Numérique: Allemagne et France veulent un fonds d'un milliard d'euros pour les start-up

Les ministres de l'Economie allemand et français ont déclaré mardi à Berlin vouloir développer une initiative de soutien aux start-up dans le numérique pour un montant d'un milliard d'euros.

"L'Allemagne et la France veulent construire une initiative de croissance d'un volume d'un milliard d'euros", a déclaré Sigmar Gabriel, à l'occasion de la deuxième édition de la conférence numérique franco-allemande.

Son homologue français, Michel Sapin, a déclaré "soutenir cette idée". "C'est par un fonds de cette nature que nous pouvons surmonter un certain nombre de difficultés rencontrées par les start up aujourd'hui", a-t-il souligné, sans donner de détails sur le calendrier d'une telle initiative.

"Il y a besoin d'initiatives, de talents, mais il y a des moments aussi où il y a besoin d'argent pour permettre à des start-up de prendre leur élan et d'atteindre la dimension nécessaire pour entrer dans la réalité économique", a également expliqué M. Sapin devant des journalistes.

L'idée d'une conférence numérique franco-allemande avait été annoncée en mars 2015 et une première édition avait eu lieu en octobre de la même année à Paris. Cela s'est déjà traduit par exemple par la création d'une académie franco-allemande du futur entre l'Institut Mines-Telecom et l'Université de Munich.

France et Allemagne ont également déjà une "collaboration renforcée dans plusieurs technologies-clés: la nanoélectronique, le calcul haute performance, l'intelligence artificielle, le logiciel libre, mais aussi la cybersécurité", avec l'objectif de créer un label franco-allemand sur l'information dématérialisée (cloud), a souligné Michel Sapin.

La conférence de Berlin a été par exemple l'occasion pour le moteur de recherche européen Qwant, basé à Paris, de nouer un partenariat avec l'allemand Open-Xchange, fournisseur de logiciels de messagerie et de gestion de fichiers et documents, pour proposer "une alternative européenne" concernant les e-mails et la recherche sur le web.

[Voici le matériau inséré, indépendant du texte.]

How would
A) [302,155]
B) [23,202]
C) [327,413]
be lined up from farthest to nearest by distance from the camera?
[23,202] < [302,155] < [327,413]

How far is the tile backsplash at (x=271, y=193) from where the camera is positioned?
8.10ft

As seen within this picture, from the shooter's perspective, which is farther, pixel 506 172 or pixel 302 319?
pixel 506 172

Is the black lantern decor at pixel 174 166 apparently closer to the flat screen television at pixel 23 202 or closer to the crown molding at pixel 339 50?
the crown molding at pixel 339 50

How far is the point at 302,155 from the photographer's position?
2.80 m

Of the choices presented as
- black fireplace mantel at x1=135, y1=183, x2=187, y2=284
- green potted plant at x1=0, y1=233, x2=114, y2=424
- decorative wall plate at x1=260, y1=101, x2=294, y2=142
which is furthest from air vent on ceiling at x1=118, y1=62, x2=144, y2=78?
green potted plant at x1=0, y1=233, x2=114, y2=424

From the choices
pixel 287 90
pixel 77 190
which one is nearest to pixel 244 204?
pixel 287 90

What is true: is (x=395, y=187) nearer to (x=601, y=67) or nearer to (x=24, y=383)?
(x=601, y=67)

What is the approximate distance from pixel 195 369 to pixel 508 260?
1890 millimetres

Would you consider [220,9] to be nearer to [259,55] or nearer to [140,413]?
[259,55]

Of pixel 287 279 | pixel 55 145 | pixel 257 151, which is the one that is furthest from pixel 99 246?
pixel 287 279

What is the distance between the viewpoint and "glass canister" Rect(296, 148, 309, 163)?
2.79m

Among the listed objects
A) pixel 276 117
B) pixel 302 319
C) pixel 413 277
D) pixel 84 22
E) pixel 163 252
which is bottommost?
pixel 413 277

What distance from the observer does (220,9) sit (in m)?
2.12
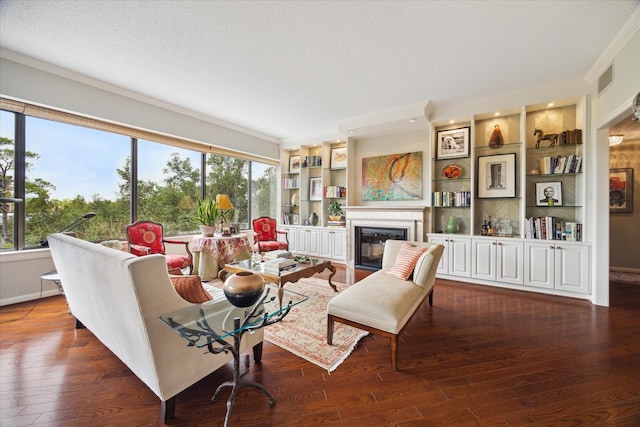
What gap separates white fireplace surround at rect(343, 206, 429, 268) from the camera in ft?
13.8

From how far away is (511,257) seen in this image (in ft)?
11.5

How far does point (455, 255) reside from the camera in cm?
388

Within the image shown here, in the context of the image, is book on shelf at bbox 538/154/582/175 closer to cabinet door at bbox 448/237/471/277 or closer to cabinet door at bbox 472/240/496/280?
cabinet door at bbox 472/240/496/280

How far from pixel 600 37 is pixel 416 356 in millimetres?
3319

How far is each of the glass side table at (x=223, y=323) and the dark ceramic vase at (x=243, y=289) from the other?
3.7 inches

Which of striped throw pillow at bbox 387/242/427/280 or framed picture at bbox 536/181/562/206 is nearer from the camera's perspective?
striped throw pillow at bbox 387/242/427/280

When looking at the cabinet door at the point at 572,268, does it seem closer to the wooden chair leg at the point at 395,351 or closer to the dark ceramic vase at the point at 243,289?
the wooden chair leg at the point at 395,351

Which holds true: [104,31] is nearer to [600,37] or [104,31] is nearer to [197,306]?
[197,306]

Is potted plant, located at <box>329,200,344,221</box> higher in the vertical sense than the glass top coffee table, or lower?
higher

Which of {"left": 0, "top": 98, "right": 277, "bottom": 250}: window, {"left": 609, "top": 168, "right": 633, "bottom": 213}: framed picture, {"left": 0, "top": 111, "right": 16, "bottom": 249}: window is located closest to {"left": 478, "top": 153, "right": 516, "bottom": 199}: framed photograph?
{"left": 609, "top": 168, "right": 633, "bottom": 213}: framed picture

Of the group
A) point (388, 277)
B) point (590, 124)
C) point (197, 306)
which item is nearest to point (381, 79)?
point (388, 277)

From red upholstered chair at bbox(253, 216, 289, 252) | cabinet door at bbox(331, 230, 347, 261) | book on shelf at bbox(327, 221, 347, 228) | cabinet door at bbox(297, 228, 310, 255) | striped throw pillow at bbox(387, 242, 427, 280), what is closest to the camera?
striped throw pillow at bbox(387, 242, 427, 280)

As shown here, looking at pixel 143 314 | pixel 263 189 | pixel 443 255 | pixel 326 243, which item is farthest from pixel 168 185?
pixel 443 255

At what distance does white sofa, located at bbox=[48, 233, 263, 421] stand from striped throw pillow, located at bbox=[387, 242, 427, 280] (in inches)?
61.1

"Je crois que la capacité à faire de la programmation va devenir chez les jeunes une compétence de base, comme lire et écrire", a estimé la chancelière allemande Angela Merkel, appelant à une formation au numérique de toutes les classes d'âge. Elle a également souhaité que les infrastructures nécessaires, comme le très haut-débit 5G se déploient "le plus vite possible" en Europe.

Elle a également souligné que l'"importance décisive" de la sécurité.

De son côté, le président français François Hollande a rappelé que cette initiative franco-allemande avait été lancée "pour accélérer encore la révolution numérique", "cette opportunité formidable" pour l'Europe.

Estimant qu'il s'agissait non pas de tout contrôler, mais "d'accompagner les transformations et de forger de nouvelles sécurités", le chef de l'Etat français a fixé comme objectif de "créer un grand marché du numérique à l'échelle de l'Europe, accompagner les entreprises dans cette mutation, (...) , assurer aux consommateurs qu'ils pourront avoir les meilleurs services partout sur le territoire, diffuser davantage le très haut débit partout et avoir une régulation à l'échelle de l'Europe".